Instagram announced today that in addition to its signature square posts, the app will now allow users to upload photos and videos in both portrait and landscape orientations. Prior to this change, users made their whole photos fit by using other apps to add borders. Instagram realized that 20 percent of its users use these apps extensively out of protest, and decided to lift the square-only requirement.
I guess I don’t really have an outright problem with this. I use Instagram regularly, and I guess it’ll be nice to expand my photography choices if I choose. It’s Instagram’s prerogative to change its app when it pleases, and you can always delete the app when you don’t like it. But I think that beyond the obvious “a very popular app has done something significant to its user interface,” there are some points worth exploring.

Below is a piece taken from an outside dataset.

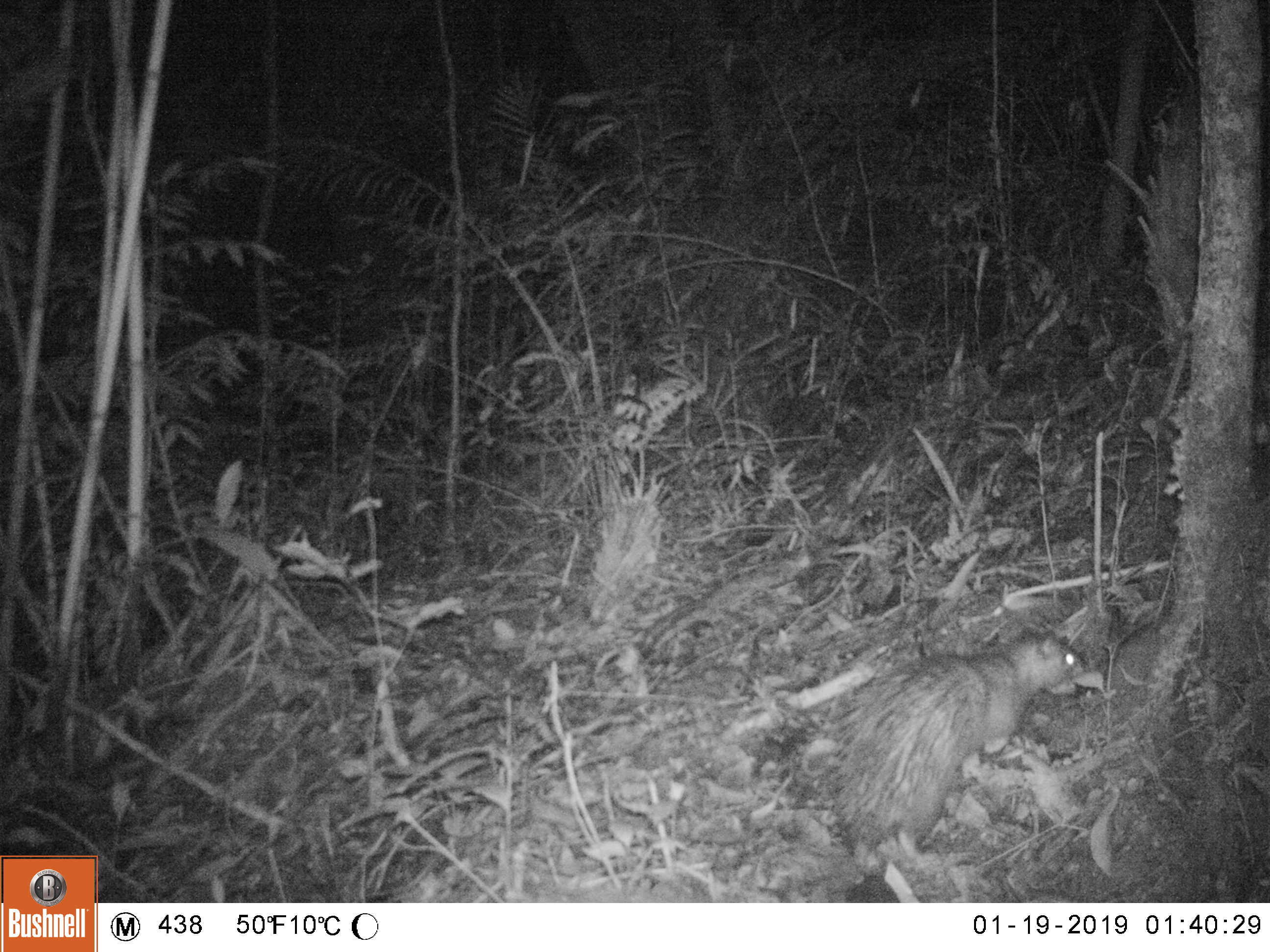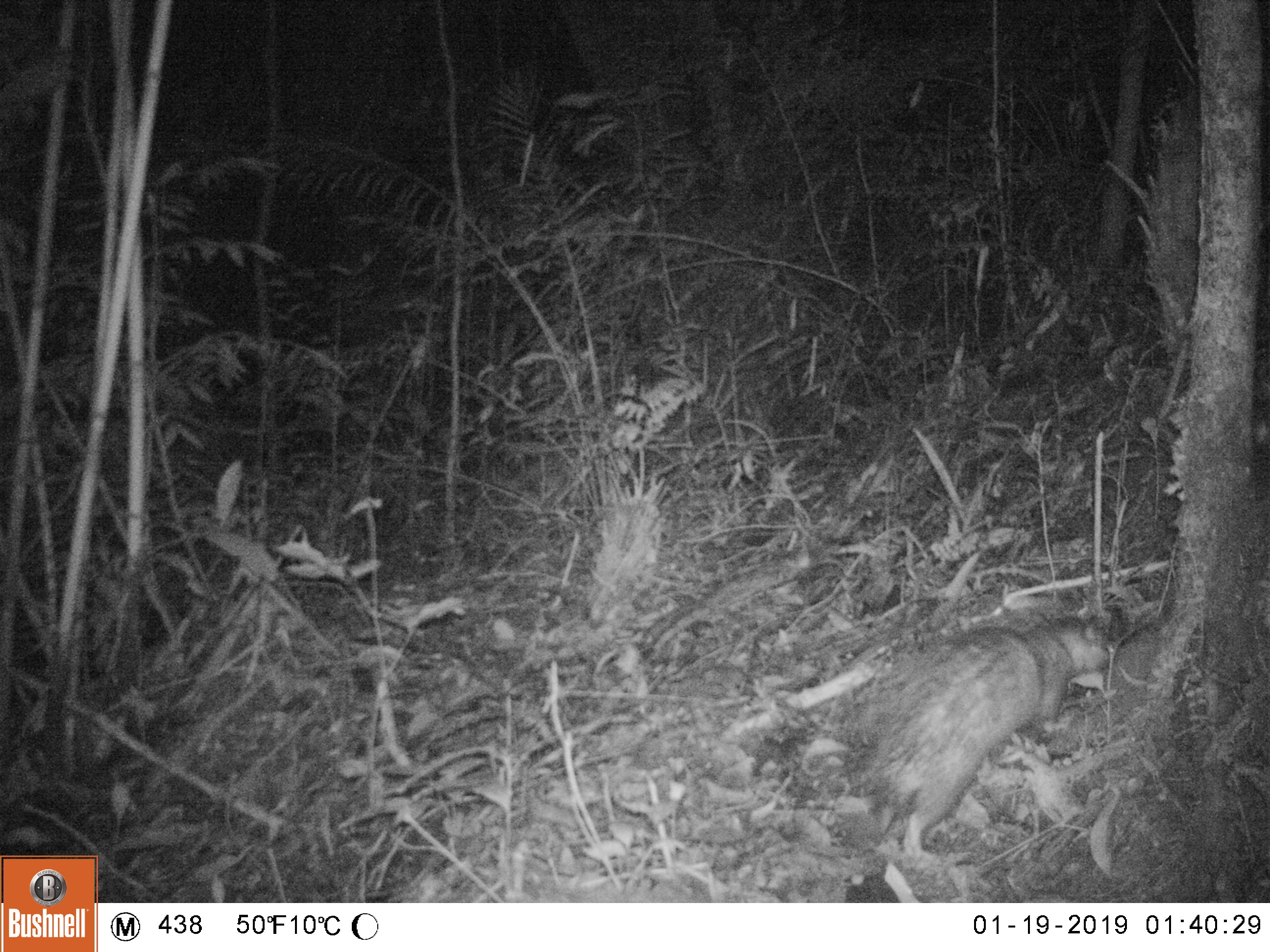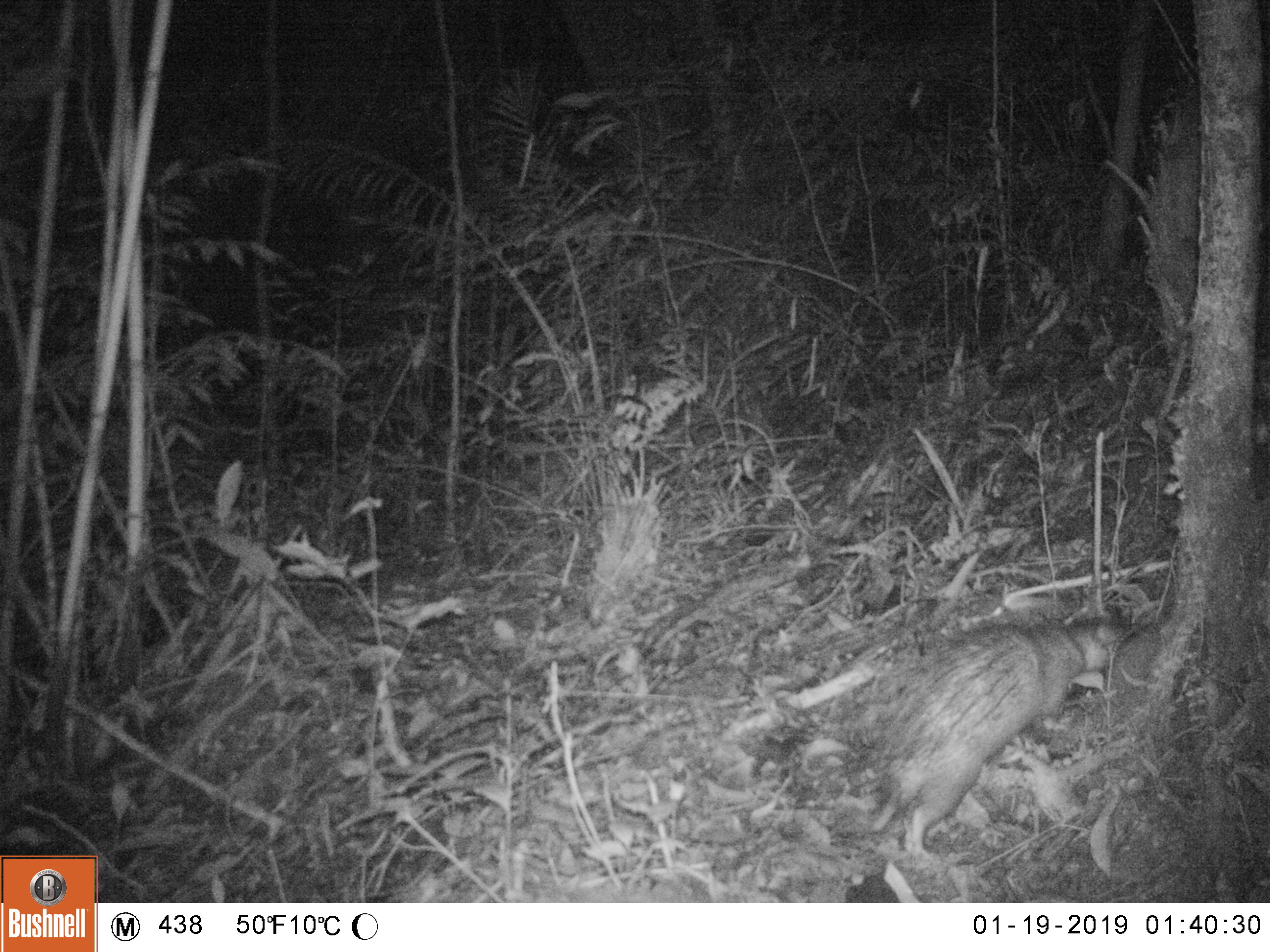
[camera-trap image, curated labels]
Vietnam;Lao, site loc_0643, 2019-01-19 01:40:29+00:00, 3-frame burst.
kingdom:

Because people sign up for Instagram and agree to its terms, Instagram by default controls at least part of the overall aesthetics. You can’t really change the layout or theme of your profile beyond the photos you upload, but you can edit these as you please. And despite this change in the aesthetic that Instagram governs, you can still add your own borders and do what you like to your photos — there’s nothing prohibiting you from continuing to operate as if square is the only option. You still have as much freedom over your own Instagram feed that Instagram has decided to give you — in fact, even more if you decide to embrace the change. And I do appreciate that this move gives more artistic freedom to photographers who use the app to share their art, which is a fantastic effort.
But this kind of seems like policing in the guise of aesthetic freedom. Now when you see a non-square photo on your feed, the white border a user would have added for a portrait or landscape-oriented photo is either added or deleted to the UI, which to me seems like a subtle recapturing. Adding borders within the design options and keeping the square-only ethos would have been a viable option for Instagram, like how they developed Hyperlapse and Layout to edge out the competition. This is entirely speculation on my part, but it seems that Instagram got tired of its users outsourcing and tried to take back even more power. It’s also probably a business move, so that advertisers can do even more. At the user’s level, you can now devote more time to uploading content and contributing to Instagram’s position in the zeitgeist, uncropped photos and all.
This is also an interesting comment on the clout of the App in 2015, and how something like Instagram affects our daily life. This decision to abandon the square-only format made headlines, alongside analysis of today’s stock market and recalls for bread. This was such a shift in the way we think about social media and photography that it made the Wall Street Journal’s coverage, which noted that “Instagram’s move coincides with consumers increasingly purchasing smart phones with larger screens that provide a better mobile viewing experience for widescreen videos.” Today’s smartphones also have options to take square photos — which wasn’t a coincidence. A few people will still continue to use apps like Squaready and Afterlight, but I’m curious to know how these apps will bounce back from such a shift. There might be a resurgence in standard photography, or maybe the square has captured our attention so tightly that we won’t even notice the difference.